In Short – Issue 3 (Spring 2025)
May 31, 2025

“Silvester” by Camellia Paul
Crack
By Brian McGuigan
I remember when crack took over our block. One day, the big boys from the park posted up on milk crates by the train station on the corner. Had crackheads single-file down our block like the line-up bell just rang. It got so bad that Moms put a lock on the gate to stop them from smoking in our stairwell. Otherwise, we woke up to a mess of empty crack vials, busted lighters, and crushed glass outside our front door.
“Tha’ last thing I need is anutha’ person ta’ clean up afta’,” she’d fume while snatching the broom from its stash spot behind the fridge when we should’ve been hustling to catch the bus.
Before the lock—and the subsequent replacements, since a sharp pair of garden shears could chop through our 99-cent store Master knock-offs—people did drugs, fucked, and pissed in our stairwell on the regular. I would’ve thought nothing of the mess, if not for those crack vials catching my eye. I liked science, and they looked like miniature test tubes. Best of all, their twist-off lids came in every color of the rainbow.

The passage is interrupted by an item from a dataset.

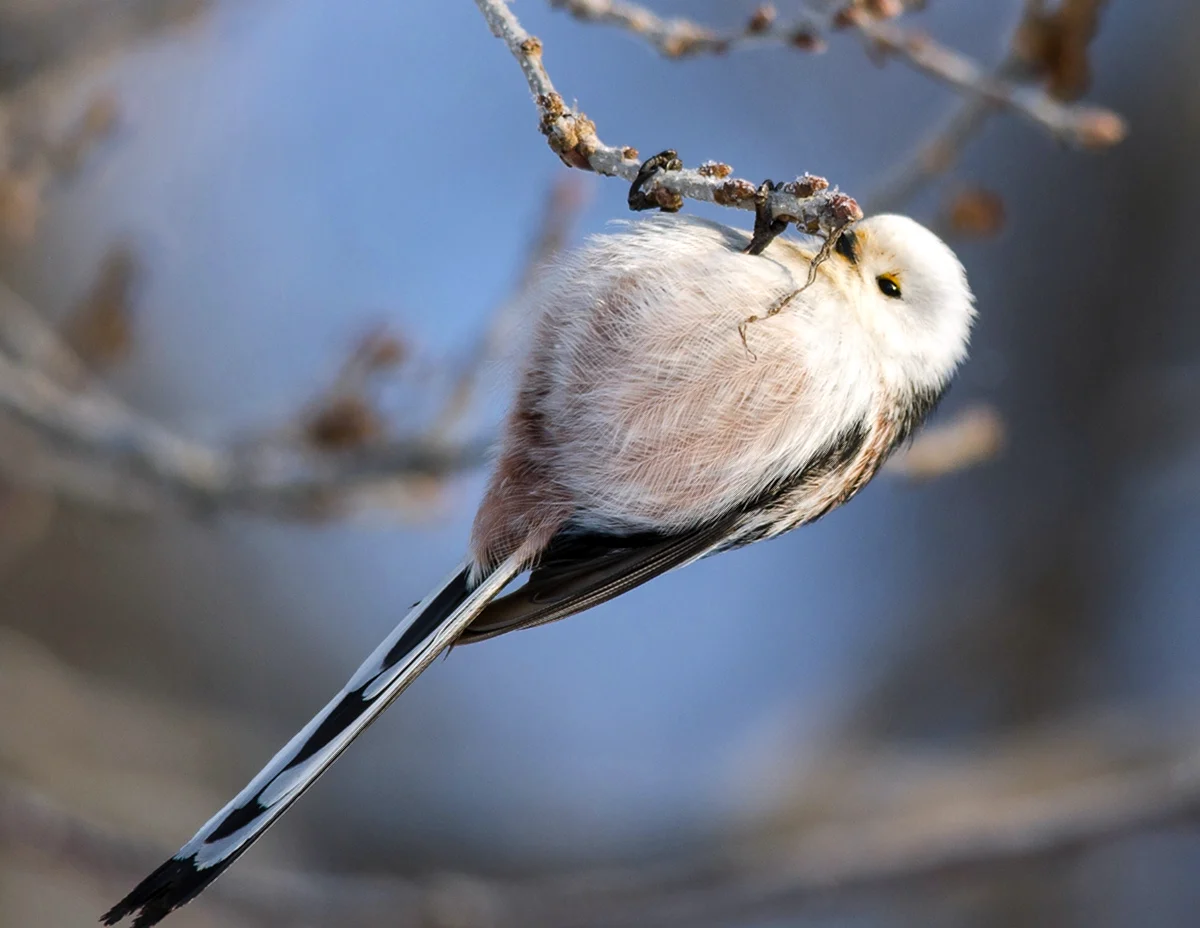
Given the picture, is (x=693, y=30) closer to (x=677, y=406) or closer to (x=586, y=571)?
(x=677, y=406)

I began noticing them around: on our stoop, at the playground, underneath seats on the J train. Soon a bunch of kids on the block were collecting them. Trading them like baseball cards. I had a ridiculous amount of red tops, some blues and yellows. Purple was the hardest to come by, the Ken Griffey Jr. rookie card of crack vials. For just one, you could fetch a couple sticks of Juicy Fruit, maybe an actual baseball card with a hard bargain.
How was I supposed to know they were crack vials? I couldn’t eat a fried egg without thinking it was my brain on drugs, but I didn’t have a clue what I was saying “no” to besides not ending up in a frying pan. I thought the crack vials were garbage, and we played with garbage all the time. Kick the can. Stickball. Turning empty quarter water bottles into slingshots that could dent a car door. Me and my boys spent whole afternoons dumpster diving for trash to beat to pieces with bats or set on fire. Growing up having nothing, anything became a toy if you used your imagination. Some kids played marbles with crack vials, or tabletop football instead of using a penny or a piece of paper folded into a triangle, or they just destroyed them, breaking shit a pastime that never went out of style.

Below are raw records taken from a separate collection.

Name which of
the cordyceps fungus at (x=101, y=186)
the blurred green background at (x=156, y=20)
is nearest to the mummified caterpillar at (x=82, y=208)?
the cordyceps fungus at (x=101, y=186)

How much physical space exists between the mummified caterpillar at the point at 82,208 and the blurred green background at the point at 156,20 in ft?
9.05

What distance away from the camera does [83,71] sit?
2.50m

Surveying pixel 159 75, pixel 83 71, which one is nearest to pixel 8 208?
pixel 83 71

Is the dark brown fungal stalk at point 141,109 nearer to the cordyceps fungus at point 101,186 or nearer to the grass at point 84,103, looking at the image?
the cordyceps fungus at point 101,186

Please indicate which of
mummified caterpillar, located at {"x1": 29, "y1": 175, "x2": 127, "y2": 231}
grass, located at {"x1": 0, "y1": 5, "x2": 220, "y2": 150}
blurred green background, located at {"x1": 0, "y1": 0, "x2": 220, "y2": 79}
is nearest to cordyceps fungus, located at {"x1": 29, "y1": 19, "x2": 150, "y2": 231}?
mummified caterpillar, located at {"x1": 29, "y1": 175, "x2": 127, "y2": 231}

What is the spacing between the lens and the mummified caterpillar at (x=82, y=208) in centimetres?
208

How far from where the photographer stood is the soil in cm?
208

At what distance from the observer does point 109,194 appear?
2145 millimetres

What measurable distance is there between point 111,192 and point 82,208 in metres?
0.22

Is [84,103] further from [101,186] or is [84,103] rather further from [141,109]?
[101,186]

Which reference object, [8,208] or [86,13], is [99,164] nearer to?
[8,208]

Probably inspired by the chemical smell inside them, I liked to pretend the crack vials were bombs when I played G.I. Joe, stuffing them with shreds of orange and red construction paper for effect. The story was, the bad guys, Cobra, planted these bombs all around the world (my bedroom), and the Joes, led by bomb expert Lightfoot, had to sniff them out and dismantle them before Serpentor ordered Cobra Commander to hit the big red button (a random red checker) and destroy humankind. There were bombs hidden in caves (my Transformers comforter stuffed beneath my bed), under the sea (my sagging hamper), and along mountaintops (my dresser that once belonged to my dead Great Grandma Kathy, meaning I wasn’t supposed to be playing on it).
One day my moms found me piling crack vials into the back of my G.I. Joe Desert Fox Jeep, and she lost her fucking mind.
“Do ya’ know what these things are?” she screamed, wrestling the Jeep from my hands.
When Moms got mad, I usually stayed mute, and it’d blow over soon. Besides, I didn’t see the truth getting me out of trouble. She wouldn’t understand the crack vials were bombs, that Lightfoot clipped the string (the red construction paper inside of them) on the last one before it detonated, and the Joes saved the world.
Not that my moms gave me a chance to answer before falling into another rant about our building being a shithole. She couldn’t wait to tell the super to take the deposit and shove it when we moved on up, presumably some place where kids didn’t play with crack vials. Whatever I’d done wasn’t entirely my fault—it was the neighborhood, and the city not giving a damn, and God working in mysterious ways, the excuse for all our Ls. She went on like this as her eyes darted around my room, searching. She didn’t know Lightfoot memorized every explosives manual ever made. I quietly forked over the rest of the bombs pressed in my palm.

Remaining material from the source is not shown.